PROBLEM TO WORK ON
Copy each row below word for word, leaving out the pictures.

··· PROVIDED ENTRIES ···

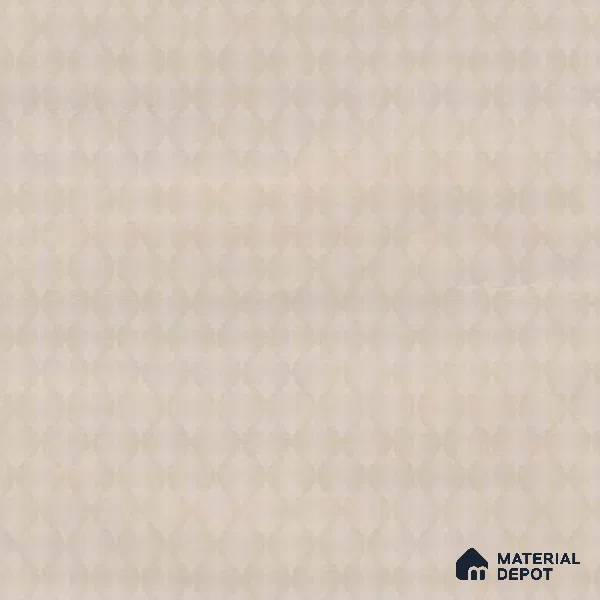 Tactile Light Patterned Look LM 26895 8 ft x 4 ft Dry Matt Finish Decorative Laminate- 1 mm | Ideal For Living room, bedroom, and kitchen cabinets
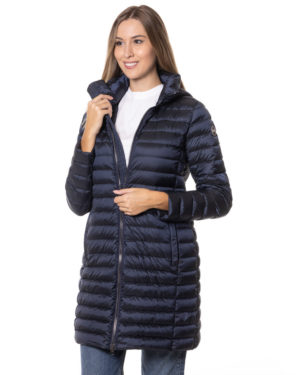 COLMAR PIUMINO COD2244R2Y0 BLU-3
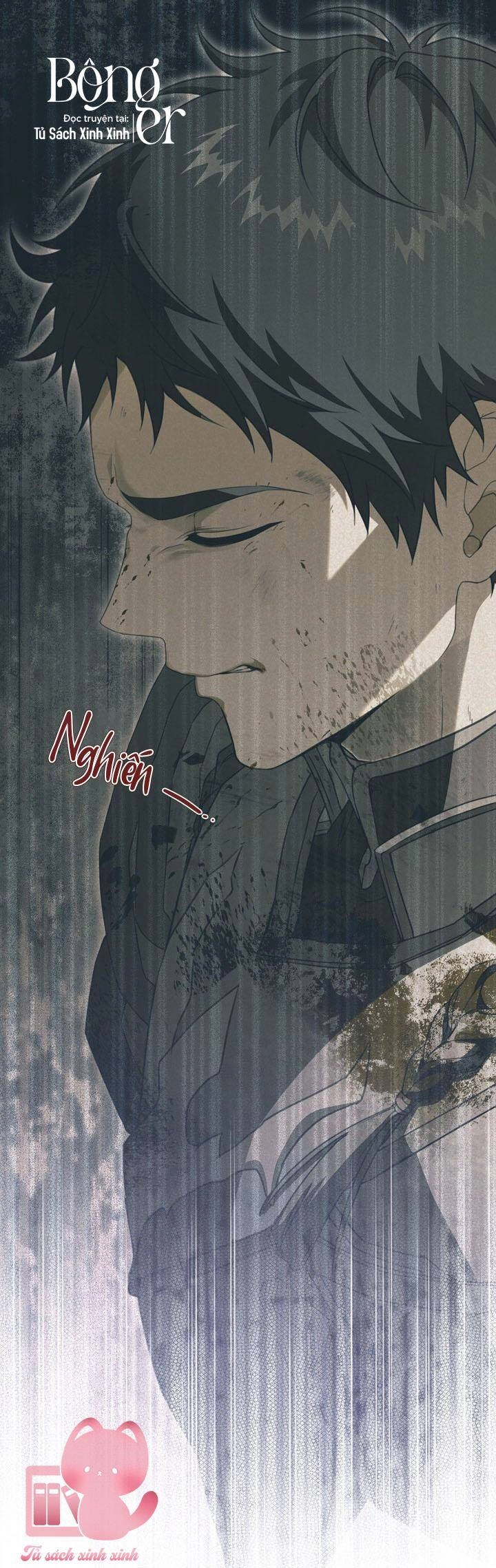 Lần Nữa Toả Sáng Chapter 82 - 68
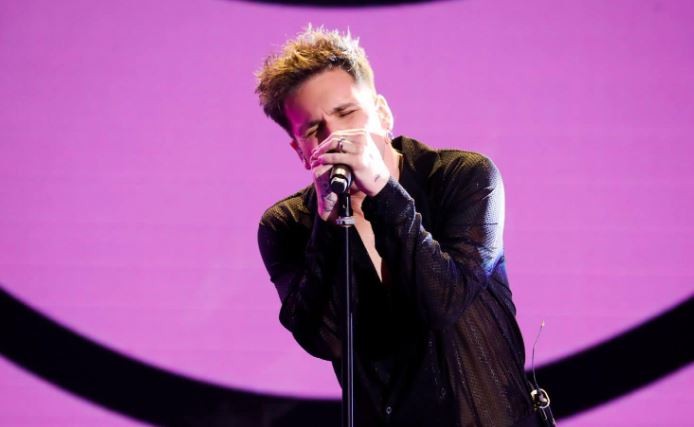 Morto per te, Follya: testo e significato, ascolta la canzone degli ex Dear Jack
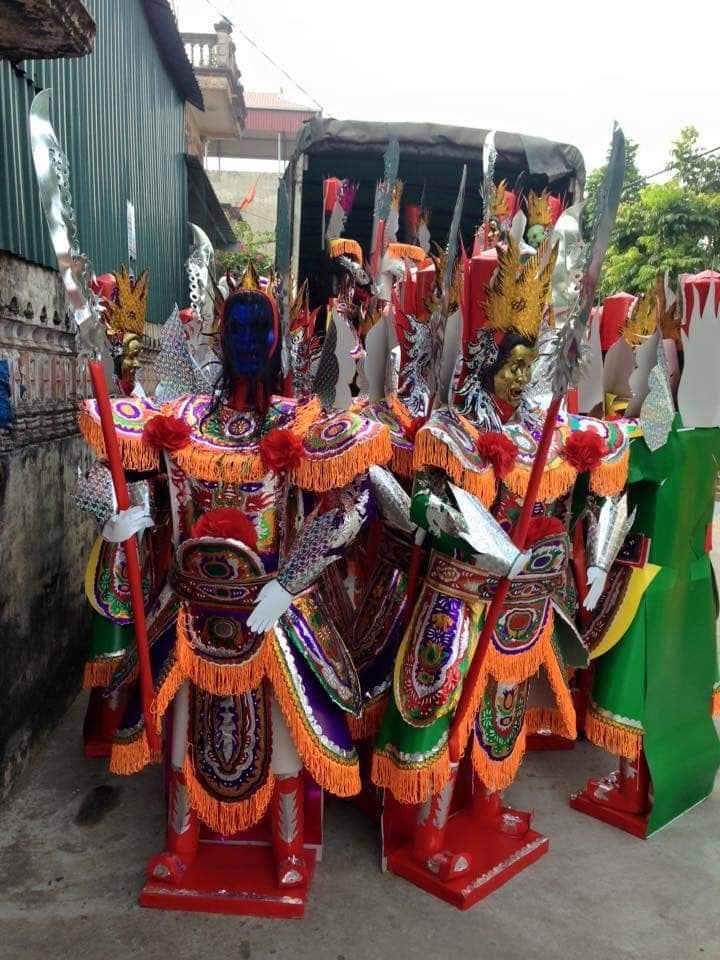 quỷ 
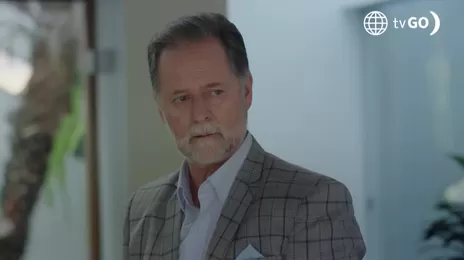 Capítulo 59 Emisión 02/12/2025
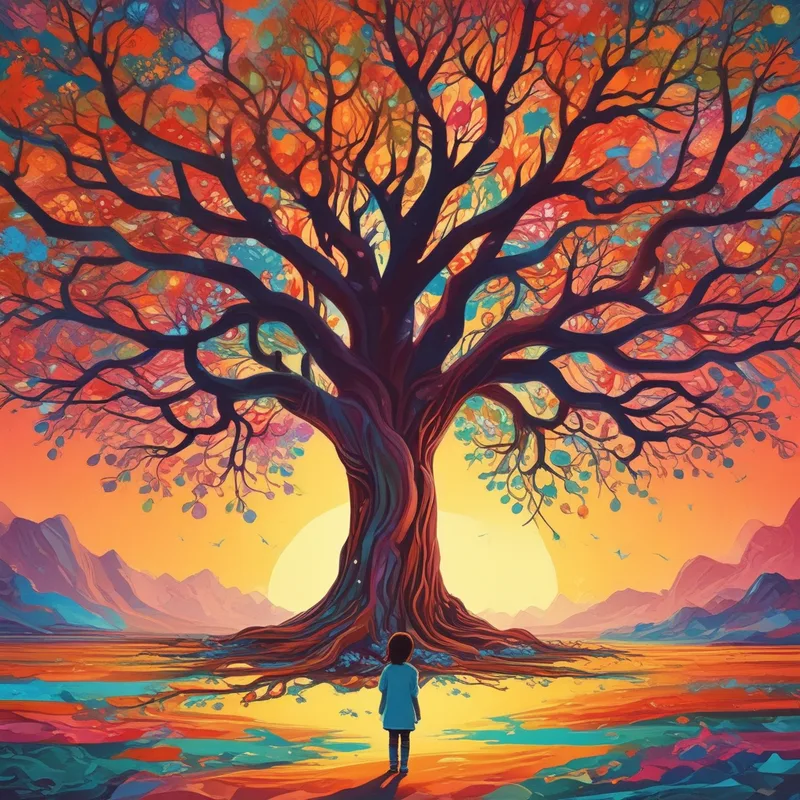 Польза книг для детей: как привить любовь к чтению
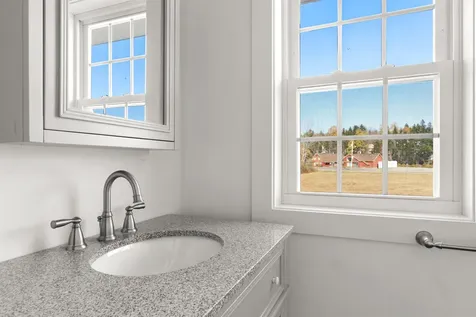 5 Tannery Road Dover VT 05356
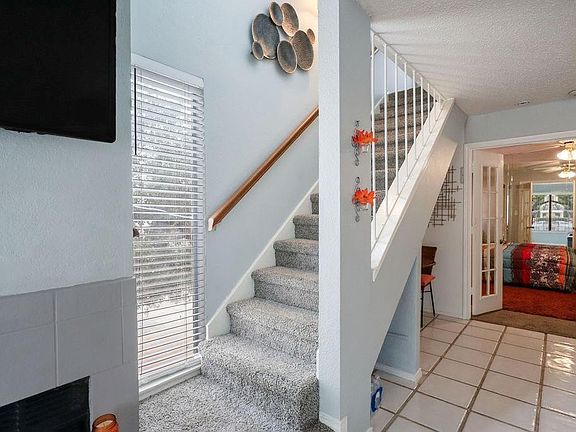 4th image of 2300 Bamboo Dr APT N211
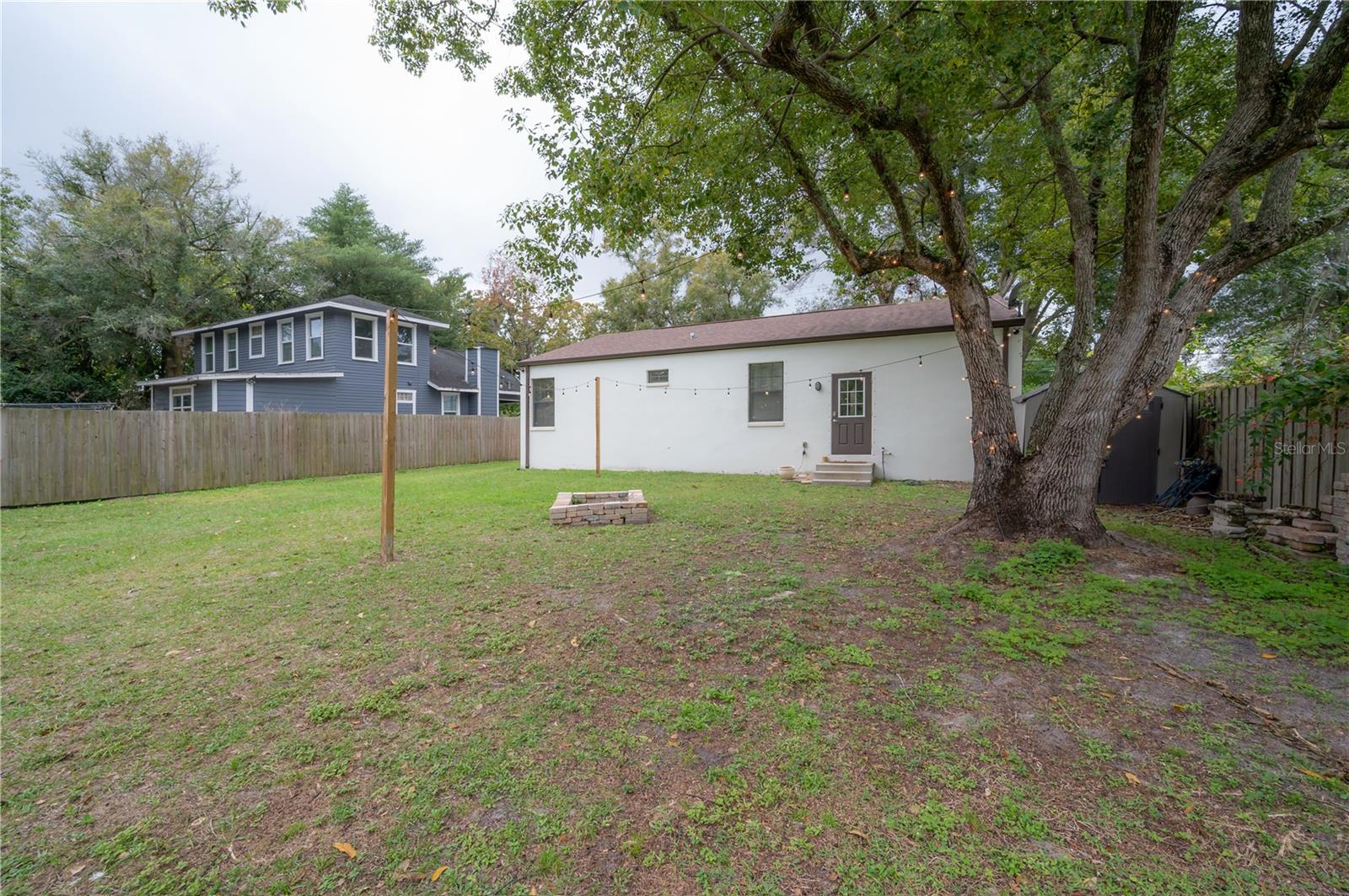 Image 26 of 37 For 6503 22nd Street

···

RESULT
 Tactile Light Patterned Look LM 26895 8 ft x 4 ft Dry Matt Finish Decorative Laminate- 1 mm | Ideal For Living room, bedroom, and kitchen cabinets
 COLMAR PIUMINO COD2244R2Y0 BLU-3
 Lần Nữa Toả Sáng Chapter 82 - 68
 Morto per te, Follya: testo e significato, ascolta la canzone degli ex Dear Jack
 quỷ 
 Capítulo 59 Emisión 02/12/2025
 Польза книг для детей: как привить любовь к чтению
 5 Tannery Road Dover VT 05356
 4th image of 2300 Bamboo Dr APT N211
 Image 26 of 37 For 6503 22nd Street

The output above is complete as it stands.